John Robb,the mohican-topped writer, musician and gaffer of music website/magazine Louder Than War is our question-master. Robb is unique in that he’s an indie celeb who’s as interested in you as you are in him… which basically means he has manners. He’s a gentleman in the traditional mould and pretty dapper with it too. He also has a voice that’s seemingly sampled from a bulldog that is barking upon seeing a postman.
I’d spotted Robb earlier in the day while walking past a café and noticed he was folded in two over his iPad. Having only met him once at the Sziget festival, in Hungary in 2011, I decided against rushing towards the table exclaiming, “Remember me, John?” In the café, Robb was actually double-checking the answers to the quiz on his tablet so I’m glad I didn’t disturb him.
Between questions, Robb swings his mic around like he’s fronting a famous band. He’s performing and you have to assume this sort of behaviour comes naturally to him. Our rotund sound engineer is quick to point out that the mic is an antique and could easily fetch £600 on eBay. “If you’re going to swing my mic round much more, I’d better give you something else to use,” he declares. The rest of the quiz is carried out with non-vintage, more basic equipment.
In my team, I take hold of the pen. This means I can effectively hide my lack of knowledge simply by conferring with my genuine music-journalist teammates and write down their answers. I know maybe five of the questions, one of which is: “Which Inspiral Carpets roadie ended up being in a more successful band?” But everyone knows the answer to that! (Noel Gallagher)
At the interval we’re in a respectable second place but the moment of truth arrives when Price has to bugger off ten minutes before the end to interview Suede.
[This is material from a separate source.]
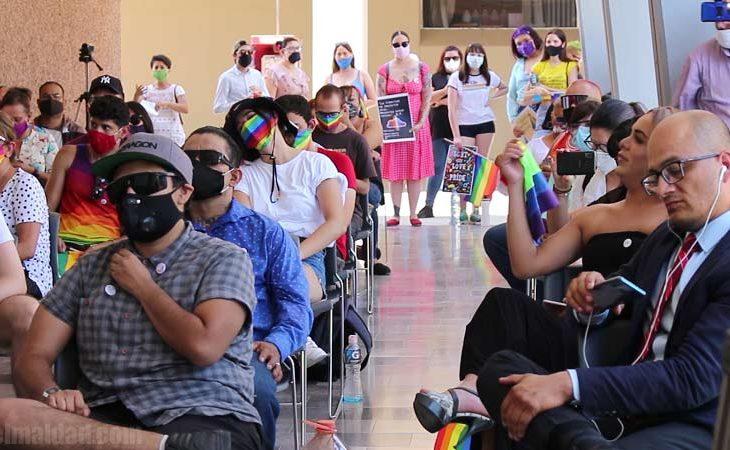 Comunidad LGBT+ afuera del Congreso de Baja California.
Bloody Suede? Suede should come here, this is important!! It’s tantamount to an airline pilot grabbing a parachute, opening a window and saying: “So long, suckers!” As no questions on Mumfords or my own specialist subject Factory Records wriggle their way into Robb’s closing questions, we find ourselves in a fix. We hang on for second, a feat Tottenham couldn’t manage, but it is a close-run thing.
You’re probably expecting at least a review of a band that played at the festival, but, due to time constraints, we didn’t see a single guitar being strummed. With the growing arrogance of Brighton’s resident sandwich thieves, if we were here for the weekend, we’d have attempted to forge links with Howling Owl, The Parrots and Eagulls. As it is, an iPod on the 9.20pm train to London Victoria with two M&S Harvey Wallbangers completes the day, where it’s decided in a slightly sozzled state that “Untouchable” by Girls Aloud is one of the most epic tracks ever recorded.